Also, a wait event is not necessary a bad thing. Every Oracle database process is either running on CPU or waiting. If your SQL*Plus session is not running, it is waiting for ‘SQL*Net message from client’, which means the database tries to tell you that it waits for the next instruction. Another interesting thing to note about wait events is that the execution of certain instrumented (covered by a wait event) parts if Oracle server code can not report a wait per kernel developer decision. This means, for example, that if doing a latch get read went efficiently, you will not get a ‘latch free’ or ‘latch: latch name‘ wait event, because the wait registration would take exponentially more time than the actual latch get.

How to get the wait events during execution

(skip this section if you are familiar with enabling and disabling sql trace at level 8)

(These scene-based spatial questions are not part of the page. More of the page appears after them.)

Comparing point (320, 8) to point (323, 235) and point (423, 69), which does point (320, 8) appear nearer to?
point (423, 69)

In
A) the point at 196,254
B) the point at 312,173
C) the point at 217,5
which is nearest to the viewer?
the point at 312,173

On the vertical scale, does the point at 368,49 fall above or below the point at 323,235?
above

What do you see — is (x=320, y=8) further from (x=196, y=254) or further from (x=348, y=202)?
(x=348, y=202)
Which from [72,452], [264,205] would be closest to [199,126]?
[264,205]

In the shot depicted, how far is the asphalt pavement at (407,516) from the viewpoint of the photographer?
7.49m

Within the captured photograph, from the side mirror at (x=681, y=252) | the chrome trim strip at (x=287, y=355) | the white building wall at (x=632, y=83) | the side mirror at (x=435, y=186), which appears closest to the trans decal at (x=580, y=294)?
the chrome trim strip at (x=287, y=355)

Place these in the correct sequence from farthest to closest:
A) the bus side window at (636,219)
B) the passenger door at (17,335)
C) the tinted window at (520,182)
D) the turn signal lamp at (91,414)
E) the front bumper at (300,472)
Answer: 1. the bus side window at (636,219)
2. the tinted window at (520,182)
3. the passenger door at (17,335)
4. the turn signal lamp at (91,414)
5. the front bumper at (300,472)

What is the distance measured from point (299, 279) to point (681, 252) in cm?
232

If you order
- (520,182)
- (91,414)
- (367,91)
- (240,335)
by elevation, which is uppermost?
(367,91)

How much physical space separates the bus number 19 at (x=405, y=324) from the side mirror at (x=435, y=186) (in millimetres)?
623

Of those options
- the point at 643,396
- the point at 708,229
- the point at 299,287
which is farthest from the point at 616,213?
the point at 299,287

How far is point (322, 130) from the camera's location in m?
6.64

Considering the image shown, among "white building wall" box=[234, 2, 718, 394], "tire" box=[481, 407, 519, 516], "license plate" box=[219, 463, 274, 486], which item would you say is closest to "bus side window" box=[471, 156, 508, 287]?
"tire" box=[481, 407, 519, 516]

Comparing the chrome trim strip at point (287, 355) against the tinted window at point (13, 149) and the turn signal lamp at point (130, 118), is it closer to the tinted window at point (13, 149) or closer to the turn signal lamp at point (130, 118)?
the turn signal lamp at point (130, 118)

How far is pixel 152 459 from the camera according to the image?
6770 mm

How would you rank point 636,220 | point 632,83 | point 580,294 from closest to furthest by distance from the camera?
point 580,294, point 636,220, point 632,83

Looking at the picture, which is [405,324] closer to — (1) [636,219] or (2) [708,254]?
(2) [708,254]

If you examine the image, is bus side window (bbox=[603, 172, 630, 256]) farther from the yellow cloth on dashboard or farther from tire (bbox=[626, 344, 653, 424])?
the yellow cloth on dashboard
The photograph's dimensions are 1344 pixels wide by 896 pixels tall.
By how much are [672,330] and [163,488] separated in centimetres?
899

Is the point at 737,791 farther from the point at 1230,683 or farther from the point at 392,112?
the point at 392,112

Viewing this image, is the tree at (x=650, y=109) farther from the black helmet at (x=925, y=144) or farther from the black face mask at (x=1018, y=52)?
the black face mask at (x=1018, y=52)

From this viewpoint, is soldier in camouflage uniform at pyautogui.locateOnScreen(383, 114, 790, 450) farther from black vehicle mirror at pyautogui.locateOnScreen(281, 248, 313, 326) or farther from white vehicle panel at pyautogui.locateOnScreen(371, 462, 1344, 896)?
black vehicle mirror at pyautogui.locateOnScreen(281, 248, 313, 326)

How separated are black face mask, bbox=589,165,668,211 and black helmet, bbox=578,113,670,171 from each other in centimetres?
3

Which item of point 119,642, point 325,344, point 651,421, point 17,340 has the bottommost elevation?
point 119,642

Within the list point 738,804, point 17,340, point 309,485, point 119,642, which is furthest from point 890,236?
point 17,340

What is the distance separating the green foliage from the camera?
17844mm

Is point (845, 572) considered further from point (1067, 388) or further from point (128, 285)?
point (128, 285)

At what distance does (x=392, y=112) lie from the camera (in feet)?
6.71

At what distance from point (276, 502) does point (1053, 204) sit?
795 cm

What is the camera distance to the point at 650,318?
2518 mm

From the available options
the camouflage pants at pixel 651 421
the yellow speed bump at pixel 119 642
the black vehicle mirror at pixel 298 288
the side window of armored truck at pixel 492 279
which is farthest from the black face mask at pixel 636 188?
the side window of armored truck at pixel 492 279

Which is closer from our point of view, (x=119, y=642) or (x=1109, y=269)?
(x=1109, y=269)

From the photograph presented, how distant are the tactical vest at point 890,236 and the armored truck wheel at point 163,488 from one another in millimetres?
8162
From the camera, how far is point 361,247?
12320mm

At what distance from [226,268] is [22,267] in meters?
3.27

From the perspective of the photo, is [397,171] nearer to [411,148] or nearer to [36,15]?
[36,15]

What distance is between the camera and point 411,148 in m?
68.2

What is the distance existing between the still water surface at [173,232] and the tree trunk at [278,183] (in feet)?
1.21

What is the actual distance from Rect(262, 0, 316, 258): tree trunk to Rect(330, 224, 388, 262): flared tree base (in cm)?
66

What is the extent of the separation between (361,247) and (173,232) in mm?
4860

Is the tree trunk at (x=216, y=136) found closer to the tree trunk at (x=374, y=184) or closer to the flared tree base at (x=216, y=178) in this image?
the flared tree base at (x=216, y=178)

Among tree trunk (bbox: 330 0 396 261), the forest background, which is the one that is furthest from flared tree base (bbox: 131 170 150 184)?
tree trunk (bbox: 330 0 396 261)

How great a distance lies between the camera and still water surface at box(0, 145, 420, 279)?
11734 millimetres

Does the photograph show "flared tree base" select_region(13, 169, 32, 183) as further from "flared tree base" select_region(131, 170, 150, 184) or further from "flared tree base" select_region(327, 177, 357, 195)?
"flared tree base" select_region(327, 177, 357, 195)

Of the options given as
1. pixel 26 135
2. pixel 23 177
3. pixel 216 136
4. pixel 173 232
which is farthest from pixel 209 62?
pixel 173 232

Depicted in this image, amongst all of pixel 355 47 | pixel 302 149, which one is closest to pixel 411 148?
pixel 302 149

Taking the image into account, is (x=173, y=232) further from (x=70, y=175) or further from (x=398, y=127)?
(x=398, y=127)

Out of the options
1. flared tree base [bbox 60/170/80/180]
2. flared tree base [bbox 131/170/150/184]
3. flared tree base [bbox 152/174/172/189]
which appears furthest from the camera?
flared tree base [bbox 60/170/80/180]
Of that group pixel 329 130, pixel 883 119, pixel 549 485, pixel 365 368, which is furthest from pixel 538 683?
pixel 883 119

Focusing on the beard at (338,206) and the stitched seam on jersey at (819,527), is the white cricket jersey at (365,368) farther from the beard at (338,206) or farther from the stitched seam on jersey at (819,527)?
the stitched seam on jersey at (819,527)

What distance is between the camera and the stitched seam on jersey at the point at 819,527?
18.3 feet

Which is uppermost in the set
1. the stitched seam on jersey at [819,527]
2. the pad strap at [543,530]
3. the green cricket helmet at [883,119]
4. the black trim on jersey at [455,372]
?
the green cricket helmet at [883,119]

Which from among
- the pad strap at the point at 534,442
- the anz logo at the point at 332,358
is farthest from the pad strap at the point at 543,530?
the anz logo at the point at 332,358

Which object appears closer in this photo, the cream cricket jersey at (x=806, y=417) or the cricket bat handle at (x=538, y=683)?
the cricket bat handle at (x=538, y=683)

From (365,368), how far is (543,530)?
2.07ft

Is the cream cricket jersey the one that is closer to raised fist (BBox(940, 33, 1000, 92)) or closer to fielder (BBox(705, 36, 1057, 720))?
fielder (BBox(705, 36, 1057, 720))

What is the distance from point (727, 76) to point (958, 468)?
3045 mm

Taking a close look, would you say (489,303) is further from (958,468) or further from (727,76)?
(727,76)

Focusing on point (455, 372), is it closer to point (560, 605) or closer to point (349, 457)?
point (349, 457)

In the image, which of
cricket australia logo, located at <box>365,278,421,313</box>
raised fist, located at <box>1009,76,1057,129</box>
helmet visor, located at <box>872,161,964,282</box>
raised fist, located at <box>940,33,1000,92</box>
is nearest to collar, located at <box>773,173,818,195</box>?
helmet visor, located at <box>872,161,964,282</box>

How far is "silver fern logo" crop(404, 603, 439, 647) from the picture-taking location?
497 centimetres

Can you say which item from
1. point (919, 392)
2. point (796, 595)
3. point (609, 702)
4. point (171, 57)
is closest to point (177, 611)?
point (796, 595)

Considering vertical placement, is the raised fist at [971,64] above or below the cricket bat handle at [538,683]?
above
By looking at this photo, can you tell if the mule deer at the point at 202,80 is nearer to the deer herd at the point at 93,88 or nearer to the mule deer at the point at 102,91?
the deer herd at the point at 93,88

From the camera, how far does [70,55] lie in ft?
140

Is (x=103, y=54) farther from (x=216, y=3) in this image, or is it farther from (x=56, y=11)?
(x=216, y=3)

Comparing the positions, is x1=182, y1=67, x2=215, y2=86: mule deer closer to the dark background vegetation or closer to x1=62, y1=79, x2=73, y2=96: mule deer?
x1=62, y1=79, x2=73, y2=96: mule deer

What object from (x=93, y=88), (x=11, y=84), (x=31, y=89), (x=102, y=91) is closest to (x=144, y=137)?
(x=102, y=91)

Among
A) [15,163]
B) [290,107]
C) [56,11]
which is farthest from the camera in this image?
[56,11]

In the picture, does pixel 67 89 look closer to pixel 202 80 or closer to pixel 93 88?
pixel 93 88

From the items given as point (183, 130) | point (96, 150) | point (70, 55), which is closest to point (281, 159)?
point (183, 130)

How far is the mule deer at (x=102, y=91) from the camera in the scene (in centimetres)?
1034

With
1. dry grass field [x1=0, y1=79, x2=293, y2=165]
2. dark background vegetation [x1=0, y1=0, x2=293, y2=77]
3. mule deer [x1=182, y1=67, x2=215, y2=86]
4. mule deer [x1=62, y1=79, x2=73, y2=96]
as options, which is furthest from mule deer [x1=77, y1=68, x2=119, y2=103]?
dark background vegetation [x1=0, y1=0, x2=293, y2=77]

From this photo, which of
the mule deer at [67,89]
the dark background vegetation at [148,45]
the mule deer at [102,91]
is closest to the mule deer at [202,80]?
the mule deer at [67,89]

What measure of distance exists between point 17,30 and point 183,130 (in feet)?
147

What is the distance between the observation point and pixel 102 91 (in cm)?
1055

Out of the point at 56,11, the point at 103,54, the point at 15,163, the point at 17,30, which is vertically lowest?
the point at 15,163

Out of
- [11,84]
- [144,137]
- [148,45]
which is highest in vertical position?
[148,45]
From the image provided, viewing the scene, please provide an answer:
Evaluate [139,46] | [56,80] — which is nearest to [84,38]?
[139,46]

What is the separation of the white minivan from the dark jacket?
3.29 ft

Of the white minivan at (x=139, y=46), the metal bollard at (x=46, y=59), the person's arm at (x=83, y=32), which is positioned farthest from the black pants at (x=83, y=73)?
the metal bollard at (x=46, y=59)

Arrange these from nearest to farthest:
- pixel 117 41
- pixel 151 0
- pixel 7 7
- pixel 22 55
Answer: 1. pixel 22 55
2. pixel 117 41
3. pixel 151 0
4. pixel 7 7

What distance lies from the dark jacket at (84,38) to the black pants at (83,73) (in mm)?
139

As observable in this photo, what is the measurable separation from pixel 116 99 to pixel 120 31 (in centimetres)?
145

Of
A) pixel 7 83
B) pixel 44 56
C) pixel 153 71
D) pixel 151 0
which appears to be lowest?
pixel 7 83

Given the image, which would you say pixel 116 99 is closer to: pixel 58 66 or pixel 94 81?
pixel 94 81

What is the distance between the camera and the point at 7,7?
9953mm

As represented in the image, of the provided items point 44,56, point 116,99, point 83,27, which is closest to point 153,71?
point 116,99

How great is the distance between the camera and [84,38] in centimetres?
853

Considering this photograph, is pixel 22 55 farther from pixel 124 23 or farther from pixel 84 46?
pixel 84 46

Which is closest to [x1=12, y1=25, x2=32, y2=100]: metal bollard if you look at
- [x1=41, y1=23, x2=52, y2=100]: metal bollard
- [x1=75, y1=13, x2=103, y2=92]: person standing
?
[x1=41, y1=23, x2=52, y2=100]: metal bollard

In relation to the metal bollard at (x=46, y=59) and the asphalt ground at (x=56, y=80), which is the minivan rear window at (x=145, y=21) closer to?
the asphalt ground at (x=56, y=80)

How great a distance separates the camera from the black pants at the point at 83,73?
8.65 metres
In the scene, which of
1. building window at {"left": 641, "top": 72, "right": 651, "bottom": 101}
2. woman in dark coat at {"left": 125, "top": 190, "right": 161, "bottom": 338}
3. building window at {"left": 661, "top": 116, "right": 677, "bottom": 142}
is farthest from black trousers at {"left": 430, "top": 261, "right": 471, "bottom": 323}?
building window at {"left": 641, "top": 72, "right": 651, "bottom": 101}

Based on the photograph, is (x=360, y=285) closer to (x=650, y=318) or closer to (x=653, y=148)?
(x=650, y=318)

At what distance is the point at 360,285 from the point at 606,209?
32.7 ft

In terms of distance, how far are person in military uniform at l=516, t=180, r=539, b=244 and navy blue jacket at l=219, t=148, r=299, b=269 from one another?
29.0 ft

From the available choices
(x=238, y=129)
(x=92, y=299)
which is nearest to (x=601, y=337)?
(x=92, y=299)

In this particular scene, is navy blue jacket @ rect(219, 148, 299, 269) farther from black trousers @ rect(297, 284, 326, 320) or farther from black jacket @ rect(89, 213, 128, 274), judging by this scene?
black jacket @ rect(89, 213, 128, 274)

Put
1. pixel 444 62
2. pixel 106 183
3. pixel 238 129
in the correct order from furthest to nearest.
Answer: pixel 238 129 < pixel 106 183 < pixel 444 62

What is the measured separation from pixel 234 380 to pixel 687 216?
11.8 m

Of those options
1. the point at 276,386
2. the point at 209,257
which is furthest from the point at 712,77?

The way to get all the waits of the execution of one or more SQL statements for a given process is to enable SQL trace, alias event 10046, at level 8. This can be done at the system level (meaning all processes) too, but unless you want to reverse engineer the interaction between ALL the process, this is not very useful. There much written about all the ways you can enable SQL trace at level 8. For the sake of simplicity, I use setting event 10046 at level 8 in the session itself. The session requires ‘alter session’ rights to be able to set it. This is how it’s done:

SQL> alter session set events '10046 trace name context forever, level 8';
Session altered.

And can be turned off the following way:

SQL> alter session set events '10046 trace name context off';
Session altered.

Get to know wait events: strace

At this point we know how to enable tracing, but want to dig deeper and understand the operating system interaction inside the waits.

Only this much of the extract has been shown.